:: Extract provided

Special occasion overeating.
You know what I’m talking about. “But it’s Christmas!” “But it’s Friday!” “But it’s…..!”
Special occasion overeating could also be called self-permission to eat all the wrong foods.
You know, the ones that are not compatible with your health and body-shaping goals in -free-wheeling amounts.
Honestly, when was the last time you had a broccoli binge?
Let’s get one thing straight
If special occasion overeating is your downfall, you already know that it can completely sabotage your health, weight, and body shaping progress.
It can make arrival at your body ideal impossible.
Women often come to me with questions about this problem.
Usually it is in frustration with how they ‘caved in’ to yet another opportunity to overeat due to a special occasion.
- family was visiting.
- getaway weekend at a beach house with friends.
- child’s birthday.
- parent’s anniversary.
- your laundry is done.
They want to know how I overcome these opportunities to indulge in temptations so that I can have the ongoing success with health and freedom from a weight and body ‘problem’.
Knowing that this was at one time a huge challenge for me, too, is comforting.

::::
:: Dataset content

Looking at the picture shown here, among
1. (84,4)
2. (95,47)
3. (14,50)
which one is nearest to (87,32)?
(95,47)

::::

* [Direction 1] According to the passage on special occasion overeating, what else could special occasion overeating be called?
* [Direction 2] Arrange the lines of the listing as a JSON list of strings, one string per line, omitting any blank lines.
The passage on special occasion overeating and the listing come from unrelated sources.

* [Result 1] Self-permission to eat all the wrong foods.

* [Result 2]
[
  "Looking at the picture shown here, among",
  "1. (84,4)",
  "2. (95,47)",
  "3. (14,50)",
  "which one is nearest to (87,32)?",
  "(95,47)"
]